** PASSAGE SHOWN follows **
There are two main UVLS schemes:
- Decentralized (also called distributed UVLS) and
- Centralized schemes.
Figure 4 illustrates a typical distribution substation with integrated UVLS and UFLS special protections.
In this system, the UV relay is installed on the HV side of the transformer for the correct detection of the grid voltage. This is because the voltage on the secondary side is not a real indication of the grid voltage due to the actions of the ULTC transformer (or any other load side voltage controllers). The UF relay is installed on the LV side of the transformer because the transformer does not affect the frequency while the LVPT is more economical in comparison with the HVPT.
The main complication associated with the setting UVLS is the inaccuracies associated with the PT and the UV relay. Therefore, a proper and secure setting should be chosen for considering the probable inaccuracies.
In this section, an overview of the UFLS schemes and technologies will be presented. Generally, the system frequency is a good indicator of the power balance and overload
conditions in a power system. The UFLS is the last resort for the treatment of serious frequency declines in power systems when subjected to large disturbances.
Under the emergency state or the extreme state, the ability to maintain the power balance and stabilize the frequency is directly related to the effectiveness of the employed UFLS Strategy.
An effective UFLS strategy should be capable of:
- Restrain the frequency decline,
- Restore the normal frequency,
- Minimize the load shedding,
- Minimize the frequency recovery time,
- Minimize the frequency fluctuations, and
- Provide the desired protection functions as economical as possible.
Typically, a UFLS scheme sheds the loads in several stages. In each stage, a predefined amount of the load is disconnected and the shedding of the load is continued till the normal frequency (i.e. the power balance) is restored. This is illustrated in Figure 5 below.
The proper timing of shedding each load block should not only depend on the frequency but also the rate of change of the frequency. This results in an adequate time separation between the shedding of blocks.
Using small load shedding blocks in conjunction with shedding timing based on the rate of change of frequency can be an effective way to the prevention of over-shedding.
The blocks of load shedding shown in Figure 5 can be selected based on two criteria; the static criterion and the dynamic criterion. Figure 6 shows flowcharts describing the logic of each criterion. In the static criterion, fixed load blocks are disconnected in each load shedding stage. This criterion may reduce the impact and the effectiveness of the load shedding, especially in large disturbance conditions that are associated with a steep decline in the frequency.
The dynamic load shedding is constructed for solving this problem. In the dynamic load shedding the amount of load to be disconnected at each shedding stage is dynamically selected based on the system frequency, the rate of change in the frequency, the voltage, and the severity of the disturbance(s).
In other words, the amount of a load shedding block is a function of the magnitude of the power imbalance.
There are three main methods for the implementation of UFLS strategies. These methods are:
4.1 The traditional method
When the frequency is lower than the first setting value, the first level of load shedding will be implemented. If the frequency continues to decline, it is clear that the first load shed amount is insufficient. When the frequency is lower than the second setting value, the second stage of load shedding is then implemented. If the frequency continues to decline, the further load shed stages are activated until the normal frequency value is restored.
4.2 The semi-adaptive method
To some extent, this method is similar to the traditional method; however, the specific amount of load to be shed is determined in terms of the measuring value of the rate of change of frequency.
4.3 The self-adaptive method
The self-adaptive method follows the dynamic shedding criterion for a more accurate estimation of the proper amounts of the load to be shed in each stage and the timing of each stage.
** End of PASSAGE SHOWN **
** RECORDS PROVIDED follows **
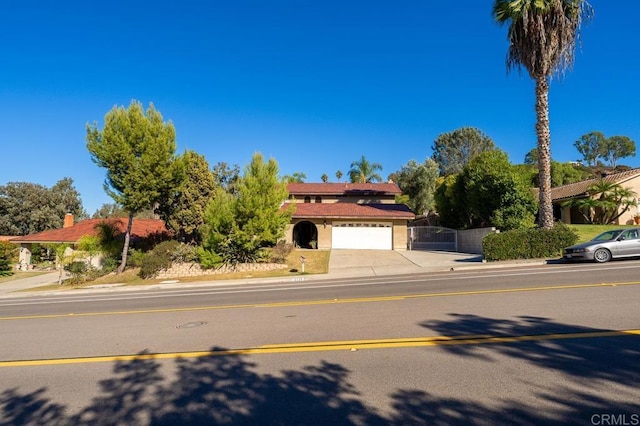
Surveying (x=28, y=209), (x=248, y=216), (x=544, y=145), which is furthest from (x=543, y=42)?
(x=28, y=209)

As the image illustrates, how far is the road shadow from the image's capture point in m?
3.52

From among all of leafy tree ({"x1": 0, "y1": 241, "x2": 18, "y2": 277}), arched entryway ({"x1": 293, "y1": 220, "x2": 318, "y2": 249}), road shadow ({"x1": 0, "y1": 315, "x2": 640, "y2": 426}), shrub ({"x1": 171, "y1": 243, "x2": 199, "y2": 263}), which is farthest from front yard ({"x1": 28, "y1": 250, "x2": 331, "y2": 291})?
road shadow ({"x1": 0, "y1": 315, "x2": 640, "y2": 426})

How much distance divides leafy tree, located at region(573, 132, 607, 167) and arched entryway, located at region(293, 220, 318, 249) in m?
73.8

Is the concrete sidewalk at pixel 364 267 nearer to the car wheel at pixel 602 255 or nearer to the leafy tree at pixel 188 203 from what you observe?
the car wheel at pixel 602 255

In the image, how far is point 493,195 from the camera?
25547 mm

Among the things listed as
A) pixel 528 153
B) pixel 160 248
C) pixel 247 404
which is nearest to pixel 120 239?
pixel 160 248

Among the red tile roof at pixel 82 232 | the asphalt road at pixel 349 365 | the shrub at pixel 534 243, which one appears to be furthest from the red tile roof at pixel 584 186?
the red tile roof at pixel 82 232

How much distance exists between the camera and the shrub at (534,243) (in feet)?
61.8

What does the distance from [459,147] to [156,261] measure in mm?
50849

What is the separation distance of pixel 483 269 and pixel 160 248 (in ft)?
61.7

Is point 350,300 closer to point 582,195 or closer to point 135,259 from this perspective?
point 135,259

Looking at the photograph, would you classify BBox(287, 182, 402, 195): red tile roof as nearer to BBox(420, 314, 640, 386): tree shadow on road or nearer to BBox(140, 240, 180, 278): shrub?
BBox(140, 240, 180, 278): shrub

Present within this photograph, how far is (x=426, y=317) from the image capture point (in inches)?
289

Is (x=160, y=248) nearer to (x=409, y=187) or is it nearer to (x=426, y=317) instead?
(x=426, y=317)
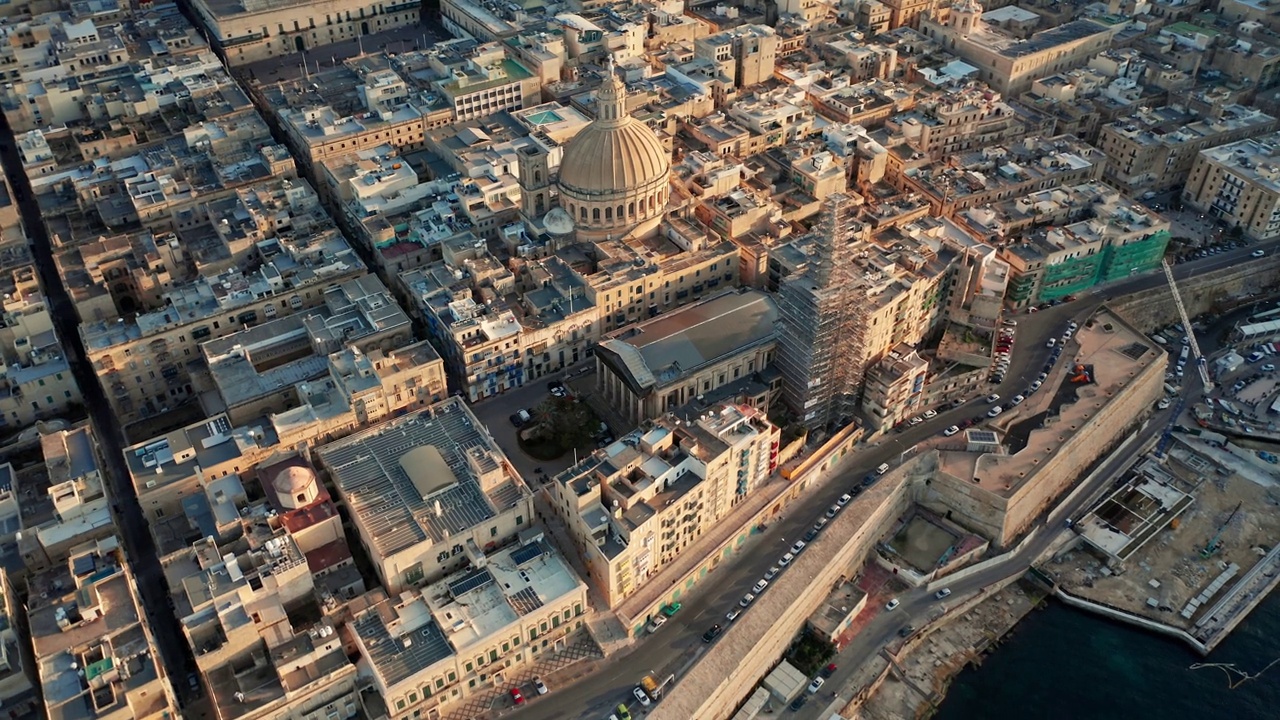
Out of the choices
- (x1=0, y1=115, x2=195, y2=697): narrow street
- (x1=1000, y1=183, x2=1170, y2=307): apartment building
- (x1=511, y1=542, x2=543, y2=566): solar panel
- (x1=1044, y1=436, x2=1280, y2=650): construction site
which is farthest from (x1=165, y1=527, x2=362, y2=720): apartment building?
(x1=1000, y1=183, x2=1170, y2=307): apartment building

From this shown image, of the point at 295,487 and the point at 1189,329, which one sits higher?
the point at 295,487

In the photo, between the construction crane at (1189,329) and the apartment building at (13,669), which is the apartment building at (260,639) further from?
the construction crane at (1189,329)

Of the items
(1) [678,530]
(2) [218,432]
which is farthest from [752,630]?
(2) [218,432]

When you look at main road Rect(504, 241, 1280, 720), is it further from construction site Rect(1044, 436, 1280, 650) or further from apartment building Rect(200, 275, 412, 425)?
apartment building Rect(200, 275, 412, 425)

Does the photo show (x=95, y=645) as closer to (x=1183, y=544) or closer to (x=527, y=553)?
(x=527, y=553)

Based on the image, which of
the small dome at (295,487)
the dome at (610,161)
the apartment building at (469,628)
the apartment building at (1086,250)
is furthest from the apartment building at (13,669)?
the apartment building at (1086,250)

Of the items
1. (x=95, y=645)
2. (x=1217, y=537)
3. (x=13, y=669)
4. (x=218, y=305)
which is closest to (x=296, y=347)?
(x=218, y=305)
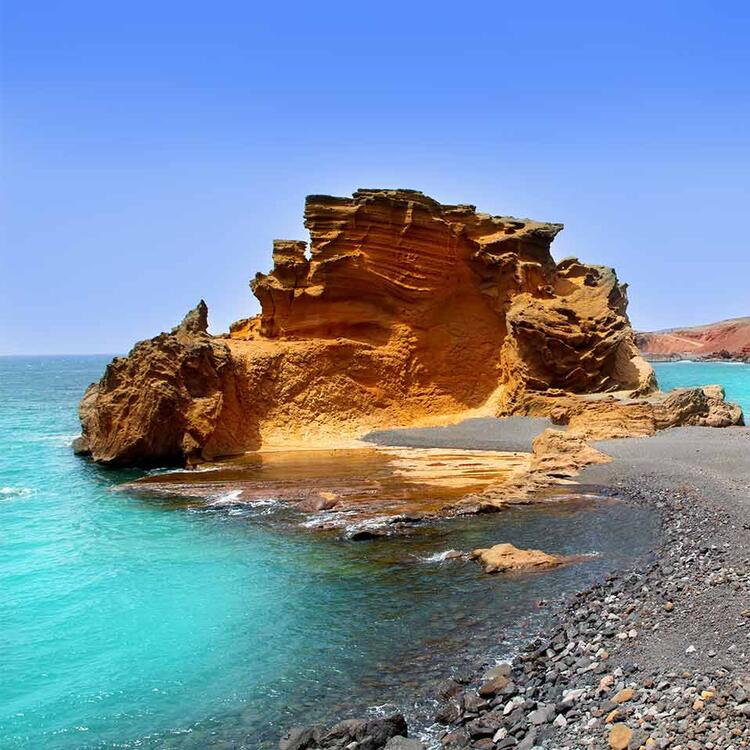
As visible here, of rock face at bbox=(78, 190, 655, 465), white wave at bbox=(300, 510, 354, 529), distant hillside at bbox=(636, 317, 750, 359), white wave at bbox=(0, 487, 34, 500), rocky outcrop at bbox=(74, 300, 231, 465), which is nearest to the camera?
white wave at bbox=(300, 510, 354, 529)

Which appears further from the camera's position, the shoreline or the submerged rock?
the submerged rock

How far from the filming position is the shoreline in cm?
613

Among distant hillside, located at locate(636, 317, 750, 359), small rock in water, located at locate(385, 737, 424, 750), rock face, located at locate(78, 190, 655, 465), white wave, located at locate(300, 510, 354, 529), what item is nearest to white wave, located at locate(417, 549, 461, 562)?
white wave, located at locate(300, 510, 354, 529)

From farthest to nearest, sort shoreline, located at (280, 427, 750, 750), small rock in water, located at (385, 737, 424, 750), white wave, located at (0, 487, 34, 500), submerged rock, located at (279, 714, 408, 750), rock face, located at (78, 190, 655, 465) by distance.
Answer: rock face, located at (78, 190, 655, 465)
white wave, located at (0, 487, 34, 500)
submerged rock, located at (279, 714, 408, 750)
small rock in water, located at (385, 737, 424, 750)
shoreline, located at (280, 427, 750, 750)

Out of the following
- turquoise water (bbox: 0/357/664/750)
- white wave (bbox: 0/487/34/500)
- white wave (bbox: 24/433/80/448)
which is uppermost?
white wave (bbox: 24/433/80/448)

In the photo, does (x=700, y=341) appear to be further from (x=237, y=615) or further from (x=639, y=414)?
(x=237, y=615)

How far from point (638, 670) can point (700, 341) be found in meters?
150

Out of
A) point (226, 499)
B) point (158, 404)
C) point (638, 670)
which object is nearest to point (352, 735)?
point (638, 670)

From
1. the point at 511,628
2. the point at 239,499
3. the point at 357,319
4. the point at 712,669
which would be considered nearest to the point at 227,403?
the point at 357,319

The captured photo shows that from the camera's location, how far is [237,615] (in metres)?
11.5

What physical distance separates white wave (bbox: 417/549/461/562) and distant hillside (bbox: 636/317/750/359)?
124 meters

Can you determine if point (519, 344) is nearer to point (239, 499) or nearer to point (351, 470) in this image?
point (351, 470)

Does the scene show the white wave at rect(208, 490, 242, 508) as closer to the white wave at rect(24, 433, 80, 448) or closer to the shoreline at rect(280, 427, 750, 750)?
the shoreline at rect(280, 427, 750, 750)

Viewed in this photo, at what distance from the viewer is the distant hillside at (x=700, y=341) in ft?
431
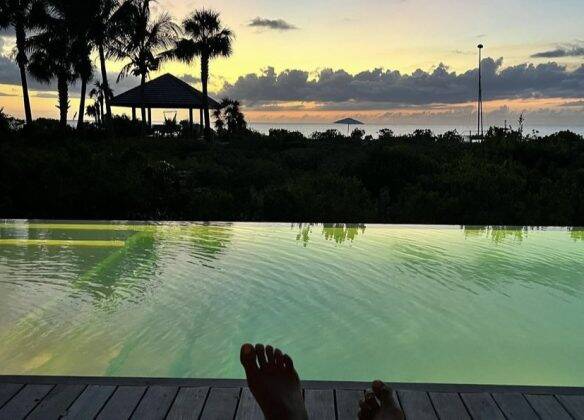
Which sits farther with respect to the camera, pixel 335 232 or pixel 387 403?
pixel 335 232

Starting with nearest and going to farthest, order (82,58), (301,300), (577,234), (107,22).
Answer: (301,300) < (577,234) < (107,22) < (82,58)

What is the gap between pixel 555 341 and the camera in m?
4.19

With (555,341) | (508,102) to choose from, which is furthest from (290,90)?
(555,341)

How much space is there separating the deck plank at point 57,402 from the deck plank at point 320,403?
3.33ft

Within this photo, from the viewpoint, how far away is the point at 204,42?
28.8m

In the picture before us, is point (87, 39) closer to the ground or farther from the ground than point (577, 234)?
farther from the ground

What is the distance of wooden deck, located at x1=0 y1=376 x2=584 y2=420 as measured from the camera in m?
2.42

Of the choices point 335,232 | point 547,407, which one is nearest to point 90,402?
point 547,407

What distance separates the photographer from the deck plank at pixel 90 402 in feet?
7.86

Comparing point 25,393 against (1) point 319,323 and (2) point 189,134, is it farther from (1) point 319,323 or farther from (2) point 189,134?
(2) point 189,134

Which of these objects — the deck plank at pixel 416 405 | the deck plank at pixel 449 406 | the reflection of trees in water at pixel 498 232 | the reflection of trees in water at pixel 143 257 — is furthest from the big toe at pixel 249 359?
the reflection of trees in water at pixel 498 232

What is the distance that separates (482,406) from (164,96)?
29.6m

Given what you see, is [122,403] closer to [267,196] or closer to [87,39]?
[267,196]

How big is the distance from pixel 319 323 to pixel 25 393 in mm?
2327
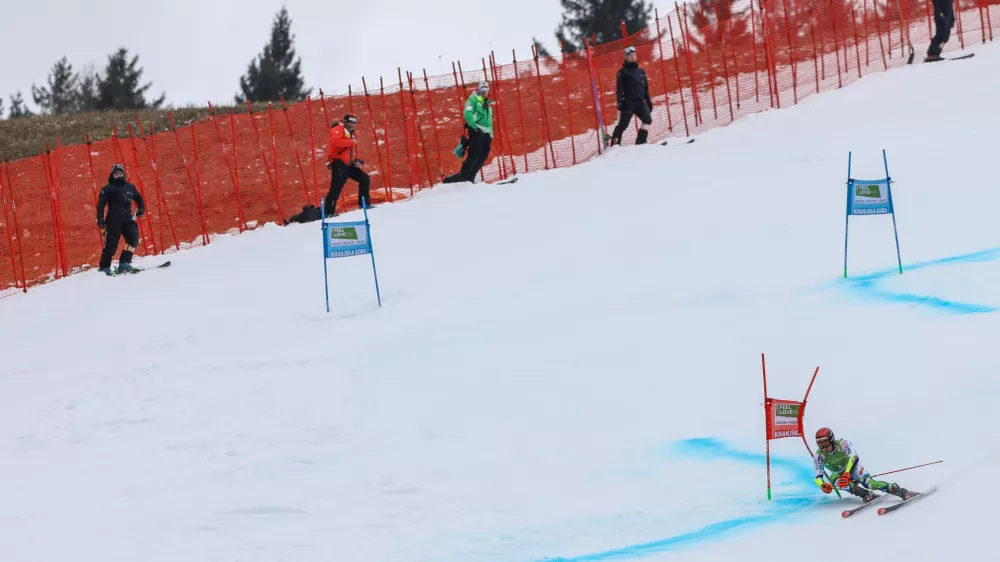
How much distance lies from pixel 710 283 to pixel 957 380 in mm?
3587

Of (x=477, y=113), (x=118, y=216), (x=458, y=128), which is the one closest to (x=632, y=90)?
(x=477, y=113)

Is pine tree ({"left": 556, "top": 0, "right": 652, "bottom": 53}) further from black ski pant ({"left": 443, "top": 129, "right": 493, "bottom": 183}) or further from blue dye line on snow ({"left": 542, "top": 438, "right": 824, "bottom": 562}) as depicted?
blue dye line on snow ({"left": 542, "top": 438, "right": 824, "bottom": 562})

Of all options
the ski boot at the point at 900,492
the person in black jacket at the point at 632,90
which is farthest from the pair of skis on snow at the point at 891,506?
the person in black jacket at the point at 632,90

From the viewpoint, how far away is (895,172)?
1423cm

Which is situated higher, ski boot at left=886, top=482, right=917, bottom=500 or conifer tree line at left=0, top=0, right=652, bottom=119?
conifer tree line at left=0, top=0, right=652, bottom=119

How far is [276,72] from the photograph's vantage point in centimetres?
4591

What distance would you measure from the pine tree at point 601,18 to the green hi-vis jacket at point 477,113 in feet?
76.8

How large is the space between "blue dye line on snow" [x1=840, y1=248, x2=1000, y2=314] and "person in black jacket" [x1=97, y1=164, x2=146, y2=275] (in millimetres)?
9482

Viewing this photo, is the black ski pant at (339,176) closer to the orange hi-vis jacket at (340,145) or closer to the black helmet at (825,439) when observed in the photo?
the orange hi-vis jacket at (340,145)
** End of RECORDS PROVIDED **
# WORK INSTRUCTIONS:
For each of the statements 1., 2., and 3. below, say whether it agrees with the passage on load shedding, answering yes or no and quoting the words of the passage that decide it.
1. The UV relay is installed on the LV side of the transformer.
2. Under the static criterion, fixed load blocks are disconnected in each load shedding stage.
3. The semi-adaptive method sets the amount of load to shed according to the measured rate of change of frequency.

# RESULT:
1. No: "the UV relay is installed on the HV side of the transformer"
2. Yes: "In the static criterion, fixed load blocks are disconnected in each load shedding stage."
3. Yes: "the specific amount of load to be shed is determined in terms of the measuring value of the rate of change of frequency"